* **PROBLEM STATEMENT**
Rewrite all of these lines, replacing every "high-rise building" with "skyscraper" and leaving everything else unchanged. Omit the pictures from your answer.

* **Spatial question lines**

□ □ □ □ □ □ □

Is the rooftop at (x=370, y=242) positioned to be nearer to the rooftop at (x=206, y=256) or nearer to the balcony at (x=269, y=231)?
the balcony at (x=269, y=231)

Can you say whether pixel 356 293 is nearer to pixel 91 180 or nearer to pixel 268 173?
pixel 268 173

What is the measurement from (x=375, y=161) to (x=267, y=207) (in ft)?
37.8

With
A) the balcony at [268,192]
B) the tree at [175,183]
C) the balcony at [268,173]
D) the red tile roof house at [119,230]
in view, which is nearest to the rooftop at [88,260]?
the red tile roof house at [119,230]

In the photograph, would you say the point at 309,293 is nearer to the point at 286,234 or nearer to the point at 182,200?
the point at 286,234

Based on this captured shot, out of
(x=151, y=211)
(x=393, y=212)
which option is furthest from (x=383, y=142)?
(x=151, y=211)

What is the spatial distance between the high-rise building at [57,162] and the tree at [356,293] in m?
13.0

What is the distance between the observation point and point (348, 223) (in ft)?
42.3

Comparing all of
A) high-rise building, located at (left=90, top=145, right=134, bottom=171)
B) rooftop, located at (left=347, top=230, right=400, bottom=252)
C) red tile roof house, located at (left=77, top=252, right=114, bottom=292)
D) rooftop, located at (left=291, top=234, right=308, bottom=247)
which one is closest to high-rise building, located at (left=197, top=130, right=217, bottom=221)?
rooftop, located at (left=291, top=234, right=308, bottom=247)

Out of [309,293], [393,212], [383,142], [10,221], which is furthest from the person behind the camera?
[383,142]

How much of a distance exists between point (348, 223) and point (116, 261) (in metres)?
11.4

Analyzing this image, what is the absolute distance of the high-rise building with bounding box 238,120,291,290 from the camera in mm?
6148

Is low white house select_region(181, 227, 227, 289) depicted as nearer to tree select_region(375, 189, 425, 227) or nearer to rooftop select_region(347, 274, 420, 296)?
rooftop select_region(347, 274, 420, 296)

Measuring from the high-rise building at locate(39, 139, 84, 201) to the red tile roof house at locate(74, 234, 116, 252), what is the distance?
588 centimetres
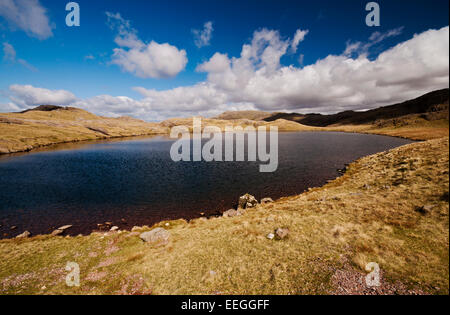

□ □ □ □ □ □ □

* **ANSWER TO THE PROBLEM**
Is the rooftop at (x=370, y=242) positioned to be nearer to the rooftop at (x=206, y=256) or nearer to the balcony at (x=269, y=231)?
the balcony at (x=269, y=231)

Can you say whether pixel 356 293 is nearer to pixel 91 180 or nearer to pixel 268 173?
pixel 268 173

What is the measurement from (x=375, y=161) to (x=267, y=207) (in ft)?
37.8

With
A) the balcony at [268,192]
B) the tree at [175,183]
C) the balcony at [268,173]
D) the red tile roof house at [119,230]
in view, which is nearest to the rooftop at [88,260]?
the red tile roof house at [119,230]

In the photograph, would you say the point at 309,293 is nearer to the point at 286,234 or nearer to the point at 182,200?
the point at 286,234

Based on this captured shot, out of
(x=151, y=211)
(x=393, y=212)
which option is furthest from (x=383, y=142)?
(x=151, y=211)

What is the spatial distance between the skyscraper at [57,162] and the tree at [356,293] in m?
13.0

What is the distance between the observation point and point (348, 223) (in ft)?
42.3

Comparing all of
A) skyscraper, located at (left=90, top=145, right=134, bottom=171)
B) rooftop, located at (left=347, top=230, right=400, bottom=252)
C) red tile roof house, located at (left=77, top=252, right=114, bottom=292)
D) rooftop, located at (left=291, top=234, right=308, bottom=247)
which one is closest to skyscraper, located at (left=197, top=130, right=217, bottom=221)?
rooftop, located at (left=291, top=234, right=308, bottom=247)

Out of [309,293], [393,212], [383,142], [10,221], which is furthest from the person behind the camera?
[383,142]

How much of a distance exists between point (348, 223) and point (116, 261) (in metres)?
11.4

Analyzing this image, what is the absolute distance of the skyscraper with bounding box 238,120,291,290 from the camera in mm?
6148

Is low white house select_region(181, 227, 227, 289) depicted as nearer to tree select_region(375, 189, 425, 227) or nearer to rooftop select_region(347, 274, 420, 296)?
rooftop select_region(347, 274, 420, 296)

Measuring from the skyscraper at locate(39, 139, 84, 201) to the red tile roof house at locate(74, 234, 116, 252), what is the distance?
588 centimetres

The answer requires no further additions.